Updated 2026-06-15 - 4 min read
Integers are whole numbers and their opposites: $\ldots, -3, -2, -1, 0, 1, 2, 3, \ldots$. Rational numbers are numbers that can be written as a fraction, such as $\frac{3}{4}$, $-2.5$ or $0.6$.
Year 7 number work is not only about getting answers. The stronger skill is knowing what the signs, fractions and decimals mean so you can explain the result.
Integers show direction
Positive and negative numbers often describe opposite directions or changes. A temperature increase of $4^\circ\text{C}$ and a decrease of $4^\circ\text{C}$ have the same size, but different directions.
Adding a positive number moves right on a number line. Adding a negative number moves left.
$-3 + 5 = 2$
This starts at $-3$ and moves 5 places to the right.
$4 + (-7) = -3$
This starts at $4$ and moves 7 places to the left.

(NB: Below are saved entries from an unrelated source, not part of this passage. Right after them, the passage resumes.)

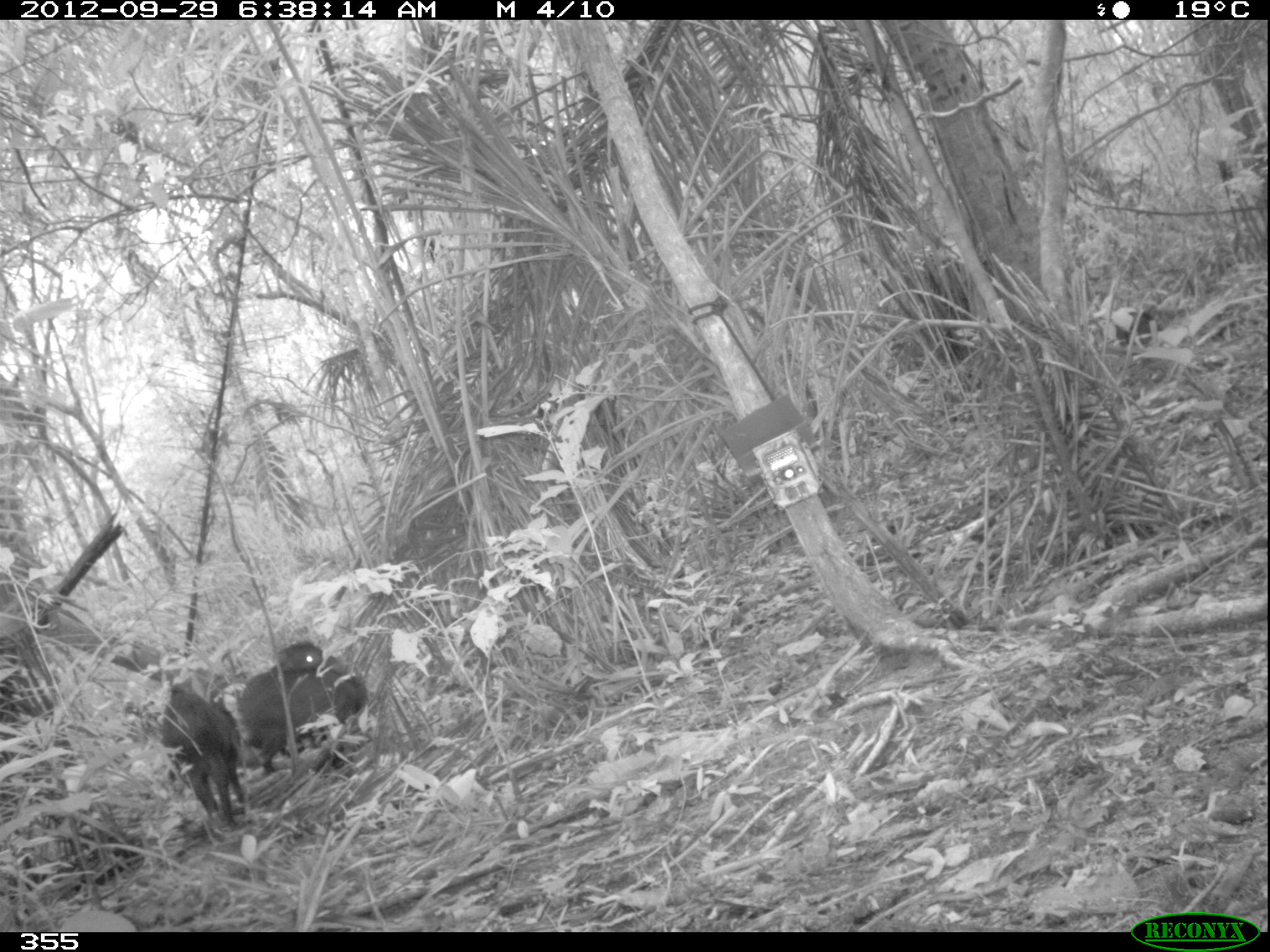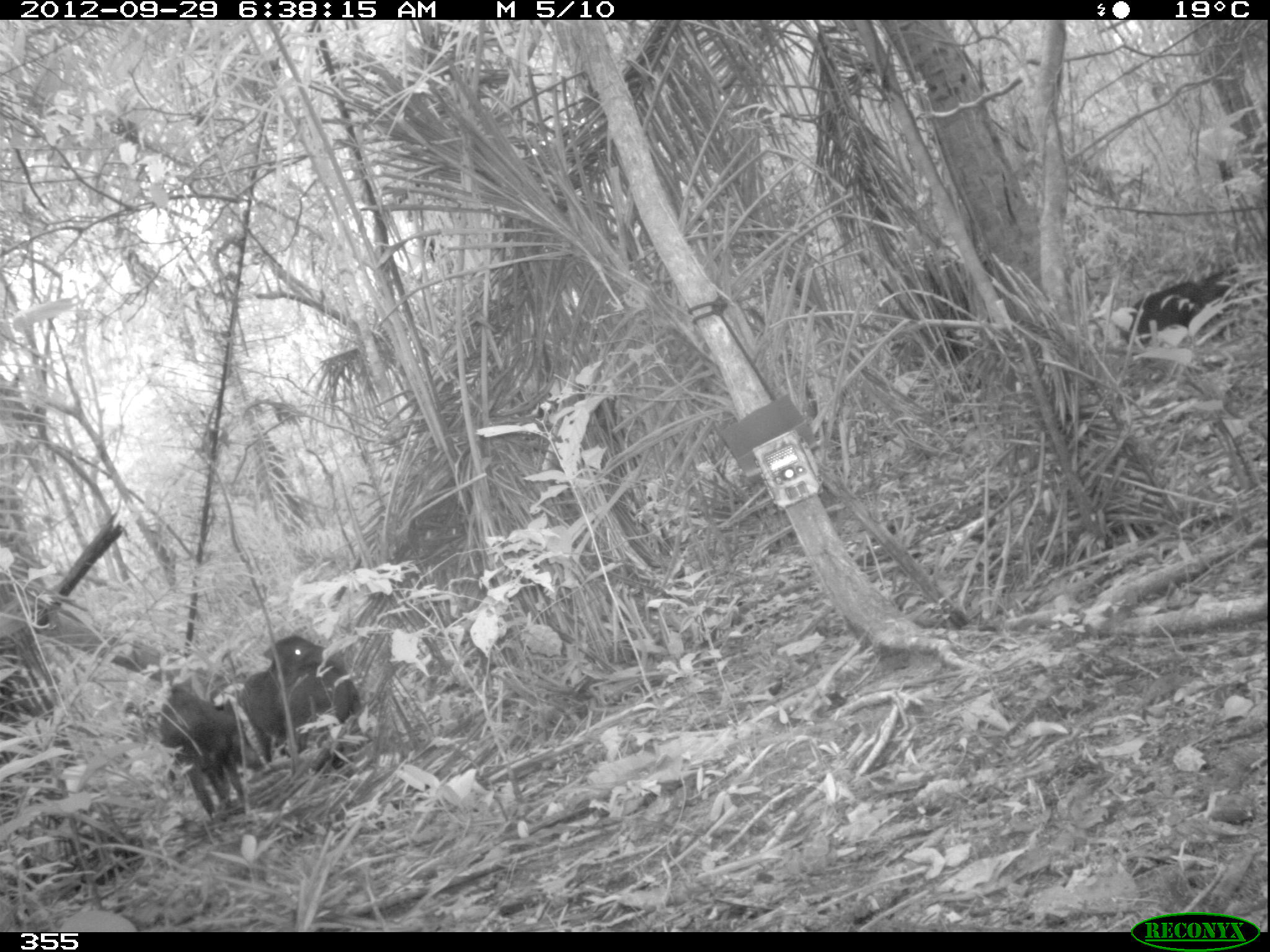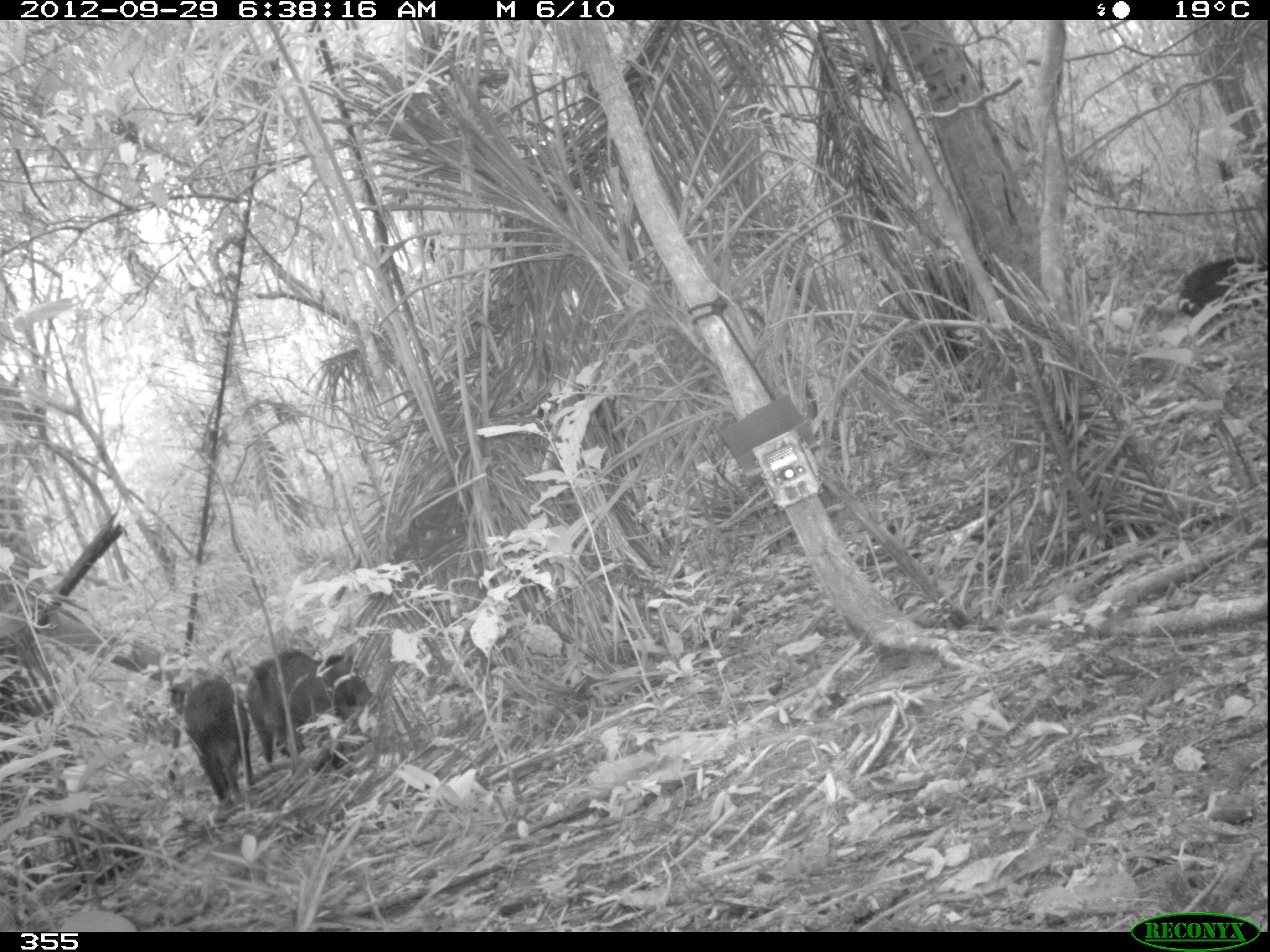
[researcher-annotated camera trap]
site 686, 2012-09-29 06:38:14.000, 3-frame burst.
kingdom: Animalia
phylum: Chordata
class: Mammalia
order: Artiodactyla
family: Tayassuidae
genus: Tayassu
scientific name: Tayassu pecari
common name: white-lipped peccary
Tayassu pecari (white-lipped peccary).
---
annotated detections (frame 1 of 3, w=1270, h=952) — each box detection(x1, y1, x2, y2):
tayassu pecari: detection(122, 666, 244, 831); detection(235, 666, 369, 775); detection(1078, 305, 1185, 347); detection(270, 639, 348, 675)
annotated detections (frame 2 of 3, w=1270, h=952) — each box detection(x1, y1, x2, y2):
tayassu pecari: detection(154, 683, 262, 820); detection(233, 636, 327, 763); detection(1129, 267, 1250, 345); detection(281, 664, 360, 772)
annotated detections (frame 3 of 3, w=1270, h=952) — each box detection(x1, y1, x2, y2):
tayassu pecari: detection(246, 648, 377, 763); detection(242, 649, 348, 770); detection(167, 677, 254, 802); detection(1178, 259, 1268, 312)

Subtracting can mean moving the other way
Subtraction is where many sign errors start. Think of subtracting as removing a movement.
$2 - 5 = -3$
You start at $2$ and move 5 places left.
$2 - (-5) = 7$
Subtracting a negative is different. You are removing a left movement, so the result moves right.

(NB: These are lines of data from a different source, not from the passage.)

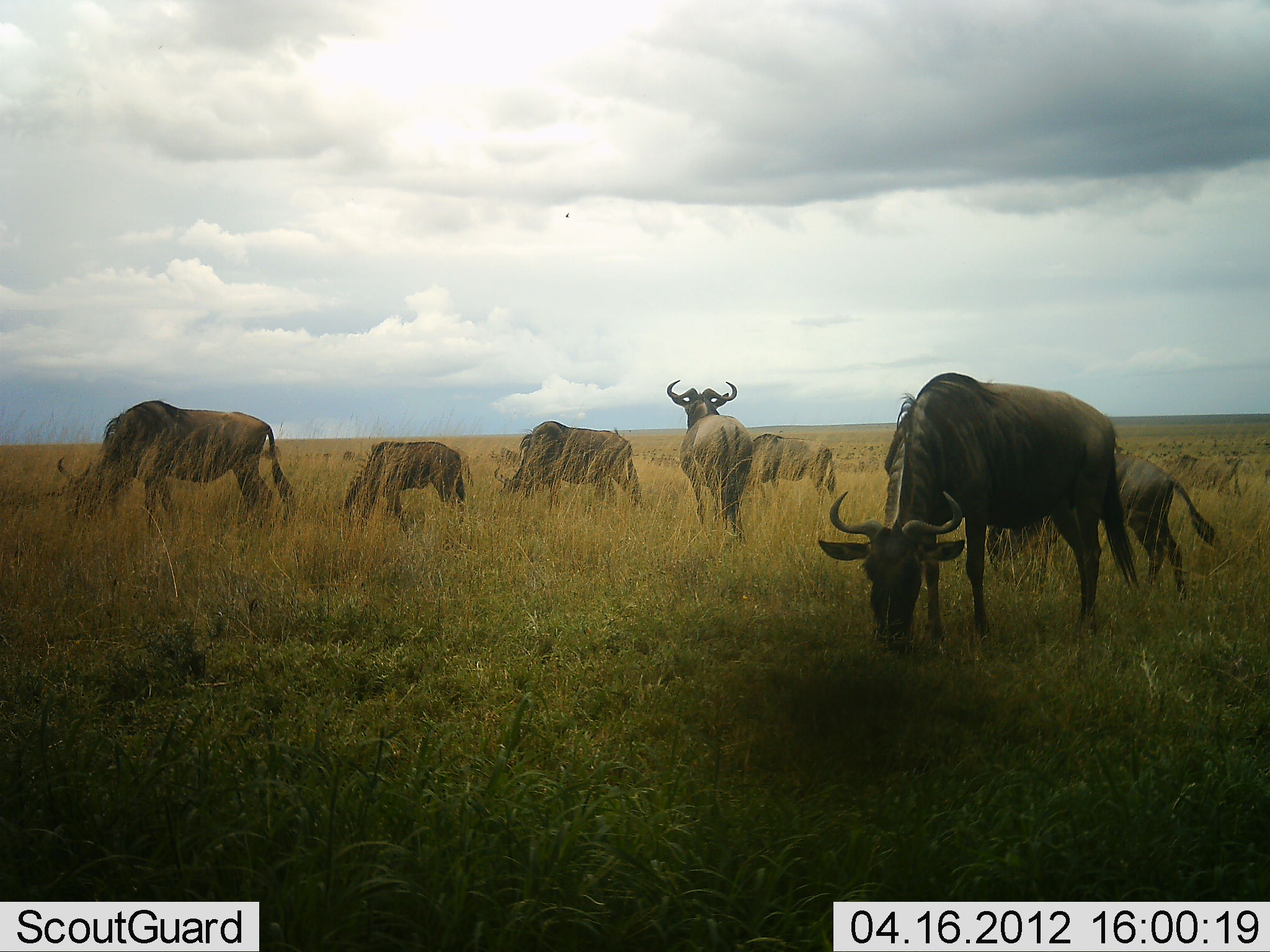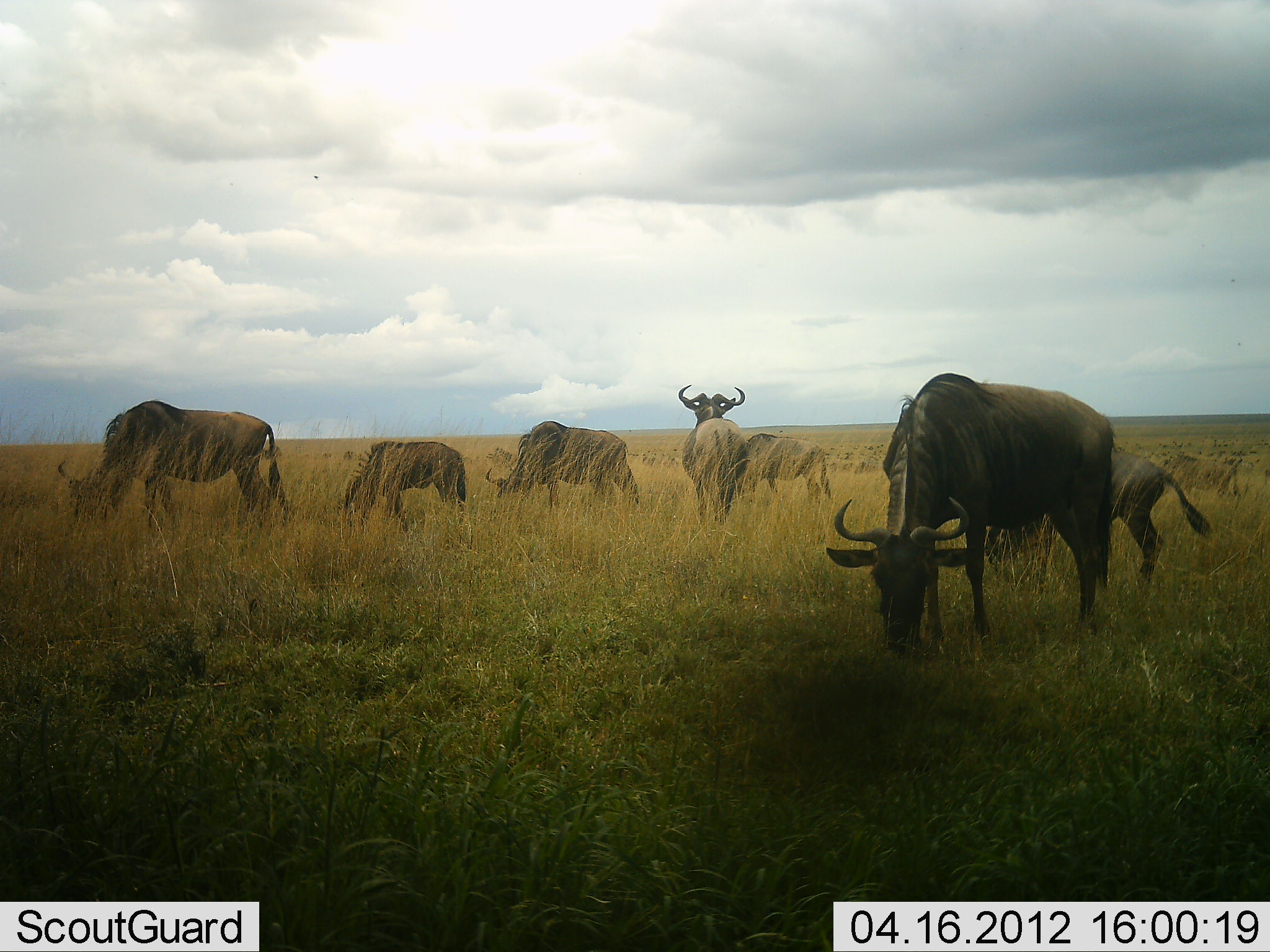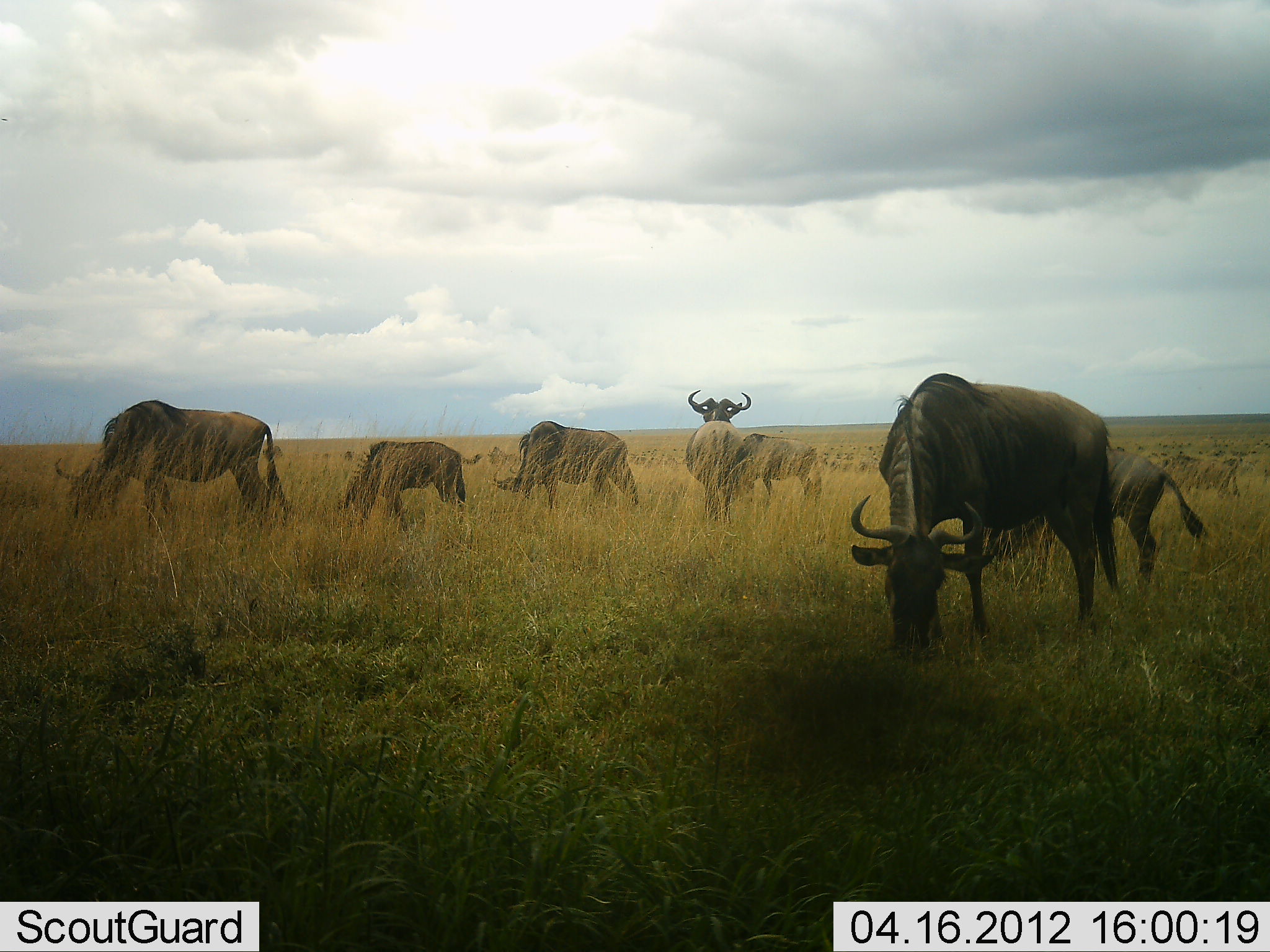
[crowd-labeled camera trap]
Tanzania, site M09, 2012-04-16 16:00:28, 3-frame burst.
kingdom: Animalia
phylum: Chordata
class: Mammalia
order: Artiodactyla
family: Bovidae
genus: Connochaetes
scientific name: Connochaetes taurinus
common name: blue wildebeest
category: wildebeest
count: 7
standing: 57%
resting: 4%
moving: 21%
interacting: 0%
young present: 18%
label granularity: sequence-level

Fractions and decimals still need meaning
Fractions and decimals are both ways to show parts of a whole. Before adding or subtracting fractions, make the parts the same size.
For example:
$\frac{1}{2} + \frac{1}{4} = \frac{2}{4} + \frac{1}{4} = \frac{3}{4}$
For decimals, line up place value:
$3.7 + 0.46 = 4.16$
This works because $3.7$ means $3.70$, so the tenths and hundredths line up.
Estimate before you calculate
Estimation is not a separate skill from calculation. It is how you catch unreasonable answers.

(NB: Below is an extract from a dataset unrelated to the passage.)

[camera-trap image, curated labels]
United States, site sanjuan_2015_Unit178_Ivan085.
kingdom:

If you calculate $-8 + 3.5 - 0.5$, you should expect the answer to stay negative because the positive movement is not large enough to pass zero. If a calculator or written method gives $+5$, the sign should feel suspicious.
For fractions, estimate the size before finding the exact answer. For example, $\frac{2}{3} + \frac{1}{6}$ is a little more than one half plus one sixth, and it should be less than 1. The exact answer $\frac{5}{6}$ fits that expectation.
For decimals, place value helps you avoid lining up digits incorrectly. In $3.7 + 0.46$, the 7 is tenths and the 4 is tenths, so they must line up in the same column.
Worked example
Quick check
- Calculate $-4 + 9$.
- Calculate $6 - (-2)$.
- Calculate $\frac{2}{3} + \frac{1}{6}$.
- Explain why $0.4$ is the same as $\frac{4}{10}$.
Answers:
- $5$
- $8$
- $\frac{5}{6}$
- $0.4$ means four tenths, so it can be written as $\frac{4}{10}$.
Transfer task
Write a short story problem that matches $-6 + 2.5 - 4$. Then solve it. A good context makes the signs meaningful, such as temperature, elevation, debt, game points or movement.